DOCUMENT
★ ★ ★ ★ ★

But remember the input signals will need to be first converted to 1V PP before feeding your PC MIC socket..
Arun Dev said…
Could you please suggest a circuit for enabling the connection from high power output voltage from the inverter to the laptop MIC socket ?
Since i am not so much confident about myself for making such a design to be used with my laptop i am seeking for your help
biannz said…
ok sir,please sir if i connect the diode where the black mack is to the pin 6 and 7 of ic ne555 the sine wave work but it cannot adjust the RMS to get out put 220v A/C but if connect it as it is the sine wave don't work sir all i mean is that the 10k pot cannot be adjust the RMS if the 1n4007 diode is connected,
Swagatam said…
Try an online "voltage divider software" and select R1/R2/input prarameters appropriately for getting the 1V output.

After this you can make this configuration for acquiring the 1V output
Swagatam said…
when the capacitor C charges, the slow rise in the voltage will pass through the diode and go to pin5 of the 555 via the pot adjustment, so I cannot see any reason how the diode can stop this from happening.

★ ★ ★ ★ ★

[Saved data entries]
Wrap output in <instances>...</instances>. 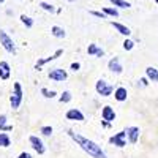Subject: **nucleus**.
Here are the masks:
<instances>
[{
    "instance_id": "ddd939ff",
    "label": "nucleus",
    "mask_w": 158,
    "mask_h": 158,
    "mask_svg": "<svg viewBox=\"0 0 158 158\" xmlns=\"http://www.w3.org/2000/svg\"><path fill=\"white\" fill-rule=\"evenodd\" d=\"M10 76H11L10 63L2 60V62H0V79H2V81H6V79H10Z\"/></svg>"
},
{
    "instance_id": "c9c22d12",
    "label": "nucleus",
    "mask_w": 158,
    "mask_h": 158,
    "mask_svg": "<svg viewBox=\"0 0 158 158\" xmlns=\"http://www.w3.org/2000/svg\"><path fill=\"white\" fill-rule=\"evenodd\" d=\"M155 2H156V3H158V0H155Z\"/></svg>"
},
{
    "instance_id": "1a4fd4ad",
    "label": "nucleus",
    "mask_w": 158,
    "mask_h": 158,
    "mask_svg": "<svg viewBox=\"0 0 158 158\" xmlns=\"http://www.w3.org/2000/svg\"><path fill=\"white\" fill-rule=\"evenodd\" d=\"M62 54H63V49H57V51L54 52V54L51 56V57H46V59H40V60L35 63V68H36V70H41V67H43V65H46V63H49V62H52V60L59 59Z\"/></svg>"
},
{
    "instance_id": "aec40b11",
    "label": "nucleus",
    "mask_w": 158,
    "mask_h": 158,
    "mask_svg": "<svg viewBox=\"0 0 158 158\" xmlns=\"http://www.w3.org/2000/svg\"><path fill=\"white\" fill-rule=\"evenodd\" d=\"M11 146V139L6 133L0 131V147H10Z\"/></svg>"
},
{
    "instance_id": "f257e3e1",
    "label": "nucleus",
    "mask_w": 158,
    "mask_h": 158,
    "mask_svg": "<svg viewBox=\"0 0 158 158\" xmlns=\"http://www.w3.org/2000/svg\"><path fill=\"white\" fill-rule=\"evenodd\" d=\"M68 136H70L85 153H89L92 158H106V153H104V150L98 146L95 141H90V139L81 136L79 133H76V131H73V130H68Z\"/></svg>"
},
{
    "instance_id": "bb28decb",
    "label": "nucleus",
    "mask_w": 158,
    "mask_h": 158,
    "mask_svg": "<svg viewBox=\"0 0 158 158\" xmlns=\"http://www.w3.org/2000/svg\"><path fill=\"white\" fill-rule=\"evenodd\" d=\"M40 6H41L44 11H48V13H56L54 5H51V3H48V2H41V3H40Z\"/></svg>"
},
{
    "instance_id": "7ed1b4c3",
    "label": "nucleus",
    "mask_w": 158,
    "mask_h": 158,
    "mask_svg": "<svg viewBox=\"0 0 158 158\" xmlns=\"http://www.w3.org/2000/svg\"><path fill=\"white\" fill-rule=\"evenodd\" d=\"M0 44L3 46L5 51H8L10 54H16V46L13 43V40L10 38V35L3 30H0Z\"/></svg>"
},
{
    "instance_id": "cd10ccee",
    "label": "nucleus",
    "mask_w": 158,
    "mask_h": 158,
    "mask_svg": "<svg viewBox=\"0 0 158 158\" xmlns=\"http://www.w3.org/2000/svg\"><path fill=\"white\" fill-rule=\"evenodd\" d=\"M133 48H135V43L131 41V40H125V41H123V49L125 51H131Z\"/></svg>"
},
{
    "instance_id": "f03ea898",
    "label": "nucleus",
    "mask_w": 158,
    "mask_h": 158,
    "mask_svg": "<svg viewBox=\"0 0 158 158\" xmlns=\"http://www.w3.org/2000/svg\"><path fill=\"white\" fill-rule=\"evenodd\" d=\"M22 95H24L22 85H21L19 82H15V84H13V94H11V97H10V103H11V108H13V109H18V108L21 106Z\"/></svg>"
},
{
    "instance_id": "b1692460",
    "label": "nucleus",
    "mask_w": 158,
    "mask_h": 158,
    "mask_svg": "<svg viewBox=\"0 0 158 158\" xmlns=\"http://www.w3.org/2000/svg\"><path fill=\"white\" fill-rule=\"evenodd\" d=\"M59 101H60V103H70V101H71V92H68V90H65L63 94L60 95Z\"/></svg>"
},
{
    "instance_id": "c756f323",
    "label": "nucleus",
    "mask_w": 158,
    "mask_h": 158,
    "mask_svg": "<svg viewBox=\"0 0 158 158\" xmlns=\"http://www.w3.org/2000/svg\"><path fill=\"white\" fill-rule=\"evenodd\" d=\"M70 68H71L73 71H77L79 68H81V63H79V62H73V63H71V67H70Z\"/></svg>"
},
{
    "instance_id": "412c9836",
    "label": "nucleus",
    "mask_w": 158,
    "mask_h": 158,
    "mask_svg": "<svg viewBox=\"0 0 158 158\" xmlns=\"http://www.w3.org/2000/svg\"><path fill=\"white\" fill-rule=\"evenodd\" d=\"M109 2L114 6H117V8H130L131 6V3L130 2H125V0H109Z\"/></svg>"
},
{
    "instance_id": "5701e85b",
    "label": "nucleus",
    "mask_w": 158,
    "mask_h": 158,
    "mask_svg": "<svg viewBox=\"0 0 158 158\" xmlns=\"http://www.w3.org/2000/svg\"><path fill=\"white\" fill-rule=\"evenodd\" d=\"M21 22H22L27 29L33 27V19H32V18H29V16H25V15H22V16H21Z\"/></svg>"
},
{
    "instance_id": "6ab92c4d",
    "label": "nucleus",
    "mask_w": 158,
    "mask_h": 158,
    "mask_svg": "<svg viewBox=\"0 0 158 158\" xmlns=\"http://www.w3.org/2000/svg\"><path fill=\"white\" fill-rule=\"evenodd\" d=\"M13 127L11 125H6V115L2 114L0 115V131H3V133H6V131H11Z\"/></svg>"
},
{
    "instance_id": "c85d7f7f",
    "label": "nucleus",
    "mask_w": 158,
    "mask_h": 158,
    "mask_svg": "<svg viewBox=\"0 0 158 158\" xmlns=\"http://www.w3.org/2000/svg\"><path fill=\"white\" fill-rule=\"evenodd\" d=\"M90 15H92V16H95V18H101V19H106V15H104L103 11H90Z\"/></svg>"
},
{
    "instance_id": "7c9ffc66",
    "label": "nucleus",
    "mask_w": 158,
    "mask_h": 158,
    "mask_svg": "<svg viewBox=\"0 0 158 158\" xmlns=\"http://www.w3.org/2000/svg\"><path fill=\"white\" fill-rule=\"evenodd\" d=\"M18 158H33V156H32L29 152H22V153H19V156H18Z\"/></svg>"
},
{
    "instance_id": "dca6fc26",
    "label": "nucleus",
    "mask_w": 158,
    "mask_h": 158,
    "mask_svg": "<svg viewBox=\"0 0 158 158\" xmlns=\"http://www.w3.org/2000/svg\"><path fill=\"white\" fill-rule=\"evenodd\" d=\"M146 77L152 82H158V70L153 67H147L146 68Z\"/></svg>"
},
{
    "instance_id": "39448f33",
    "label": "nucleus",
    "mask_w": 158,
    "mask_h": 158,
    "mask_svg": "<svg viewBox=\"0 0 158 158\" xmlns=\"http://www.w3.org/2000/svg\"><path fill=\"white\" fill-rule=\"evenodd\" d=\"M29 142H30V146H32V149L38 153V155H43L44 152H46V146H44V142L40 139L38 136H30L29 138Z\"/></svg>"
},
{
    "instance_id": "4be33fe9",
    "label": "nucleus",
    "mask_w": 158,
    "mask_h": 158,
    "mask_svg": "<svg viewBox=\"0 0 158 158\" xmlns=\"http://www.w3.org/2000/svg\"><path fill=\"white\" fill-rule=\"evenodd\" d=\"M103 13L106 16H112V18H117L118 16V11L115 10V8H109V6H104L103 8Z\"/></svg>"
},
{
    "instance_id": "f8f14e48",
    "label": "nucleus",
    "mask_w": 158,
    "mask_h": 158,
    "mask_svg": "<svg viewBox=\"0 0 158 158\" xmlns=\"http://www.w3.org/2000/svg\"><path fill=\"white\" fill-rule=\"evenodd\" d=\"M101 117H103V120H106V122H114L115 120V111L111 108V106H104L101 109Z\"/></svg>"
},
{
    "instance_id": "f704fd0d",
    "label": "nucleus",
    "mask_w": 158,
    "mask_h": 158,
    "mask_svg": "<svg viewBox=\"0 0 158 158\" xmlns=\"http://www.w3.org/2000/svg\"><path fill=\"white\" fill-rule=\"evenodd\" d=\"M68 2H73V0H68Z\"/></svg>"
},
{
    "instance_id": "20e7f679",
    "label": "nucleus",
    "mask_w": 158,
    "mask_h": 158,
    "mask_svg": "<svg viewBox=\"0 0 158 158\" xmlns=\"http://www.w3.org/2000/svg\"><path fill=\"white\" fill-rule=\"evenodd\" d=\"M95 90H97V94H98V95H101V97H109V95H112L114 87H112L111 84H108L106 81L100 79V81H97Z\"/></svg>"
},
{
    "instance_id": "2f4dec72",
    "label": "nucleus",
    "mask_w": 158,
    "mask_h": 158,
    "mask_svg": "<svg viewBox=\"0 0 158 158\" xmlns=\"http://www.w3.org/2000/svg\"><path fill=\"white\" fill-rule=\"evenodd\" d=\"M147 81H149L147 77H142V79H141V84H142V85H147V84H149Z\"/></svg>"
},
{
    "instance_id": "2eb2a0df",
    "label": "nucleus",
    "mask_w": 158,
    "mask_h": 158,
    "mask_svg": "<svg viewBox=\"0 0 158 158\" xmlns=\"http://www.w3.org/2000/svg\"><path fill=\"white\" fill-rule=\"evenodd\" d=\"M127 97H128V92H127L125 87H117V89L114 90V98H115L117 101H125Z\"/></svg>"
},
{
    "instance_id": "4468645a",
    "label": "nucleus",
    "mask_w": 158,
    "mask_h": 158,
    "mask_svg": "<svg viewBox=\"0 0 158 158\" xmlns=\"http://www.w3.org/2000/svg\"><path fill=\"white\" fill-rule=\"evenodd\" d=\"M87 54H89V56H95V57H103V56H104V51L100 49L95 43H92V44H89V48H87Z\"/></svg>"
},
{
    "instance_id": "423d86ee",
    "label": "nucleus",
    "mask_w": 158,
    "mask_h": 158,
    "mask_svg": "<svg viewBox=\"0 0 158 158\" xmlns=\"http://www.w3.org/2000/svg\"><path fill=\"white\" fill-rule=\"evenodd\" d=\"M49 79L51 81H56V82H63L65 79L68 77V73L65 71V70H62V68H54V70H51L49 71Z\"/></svg>"
},
{
    "instance_id": "f3484780",
    "label": "nucleus",
    "mask_w": 158,
    "mask_h": 158,
    "mask_svg": "<svg viewBox=\"0 0 158 158\" xmlns=\"http://www.w3.org/2000/svg\"><path fill=\"white\" fill-rule=\"evenodd\" d=\"M112 27L120 33V35H125V36H128L130 33H131V30L127 27V25H123V24H120V22H112Z\"/></svg>"
},
{
    "instance_id": "9b49d317",
    "label": "nucleus",
    "mask_w": 158,
    "mask_h": 158,
    "mask_svg": "<svg viewBox=\"0 0 158 158\" xmlns=\"http://www.w3.org/2000/svg\"><path fill=\"white\" fill-rule=\"evenodd\" d=\"M108 68H109V71H112V73H115V74H120V73L123 71L122 63H120V60H118L117 57H114V59H111V60L108 62Z\"/></svg>"
},
{
    "instance_id": "a878e982",
    "label": "nucleus",
    "mask_w": 158,
    "mask_h": 158,
    "mask_svg": "<svg viewBox=\"0 0 158 158\" xmlns=\"http://www.w3.org/2000/svg\"><path fill=\"white\" fill-rule=\"evenodd\" d=\"M41 95H43L44 98H56V95H57V94H56L54 90H48V89H44V87H43V89H41Z\"/></svg>"
},
{
    "instance_id": "6e6552de",
    "label": "nucleus",
    "mask_w": 158,
    "mask_h": 158,
    "mask_svg": "<svg viewBox=\"0 0 158 158\" xmlns=\"http://www.w3.org/2000/svg\"><path fill=\"white\" fill-rule=\"evenodd\" d=\"M65 117H67V120H74V122H84V120H85L84 114L79 111V109H76V108L68 109L67 114H65Z\"/></svg>"
},
{
    "instance_id": "a211bd4d",
    "label": "nucleus",
    "mask_w": 158,
    "mask_h": 158,
    "mask_svg": "<svg viewBox=\"0 0 158 158\" xmlns=\"http://www.w3.org/2000/svg\"><path fill=\"white\" fill-rule=\"evenodd\" d=\"M51 33H52V36H56V38H65V35H67V32H65L62 27H59V25L51 27Z\"/></svg>"
},
{
    "instance_id": "72a5a7b5",
    "label": "nucleus",
    "mask_w": 158,
    "mask_h": 158,
    "mask_svg": "<svg viewBox=\"0 0 158 158\" xmlns=\"http://www.w3.org/2000/svg\"><path fill=\"white\" fill-rule=\"evenodd\" d=\"M3 2H5V0H0V3H3Z\"/></svg>"
},
{
    "instance_id": "0eeeda50",
    "label": "nucleus",
    "mask_w": 158,
    "mask_h": 158,
    "mask_svg": "<svg viewBox=\"0 0 158 158\" xmlns=\"http://www.w3.org/2000/svg\"><path fill=\"white\" fill-rule=\"evenodd\" d=\"M109 142L114 144V146H117V147H125L127 146V133H125V130L118 131V133H115L114 136H111Z\"/></svg>"
},
{
    "instance_id": "9d476101",
    "label": "nucleus",
    "mask_w": 158,
    "mask_h": 158,
    "mask_svg": "<svg viewBox=\"0 0 158 158\" xmlns=\"http://www.w3.org/2000/svg\"><path fill=\"white\" fill-rule=\"evenodd\" d=\"M125 133H127V138L131 144H136L138 139H139V128L138 127H128L125 130Z\"/></svg>"
},
{
    "instance_id": "393cba45",
    "label": "nucleus",
    "mask_w": 158,
    "mask_h": 158,
    "mask_svg": "<svg viewBox=\"0 0 158 158\" xmlns=\"http://www.w3.org/2000/svg\"><path fill=\"white\" fill-rule=\"evenodd\" d=\"M52 131H54V130H52L51 125H44V127L40 128V133H41L43 136H51V135H52Z\"/></svg>"
},
{
    "instance_id": "473e14b6",
    "label": "nucleus",
    "mask_w": 158,
    "mask_h": 158,
    "mask_svg": "<svg viewBox=\"0 0 158 158\" xmlns=\"http://www.w3.org/2000/svg\"><path fill=\"white\" fill-rule=\"evenodd\" d=\"M101 123H103L104 128H108V127H109V122H106V120H101Z\"/></svg>"
}]
</instances>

★ ★ ★ ★ ★

WORK INSTRUCTIONS
Can you copy the forum thread word for word, starting at "After this you" and ending at "this from happening."? This data has nothing to do with the forum thread.

ANSWER TO THIS PROBLEM
After this you can make this configuration for acquiring the 1V output
Swagatam said…
when the capacitor C charges, the slow rise in the voltage will pass through the diode and go to pin5 of the 555 via the pot adjustment, so I cannot see any reason how the diode can stop this from happening.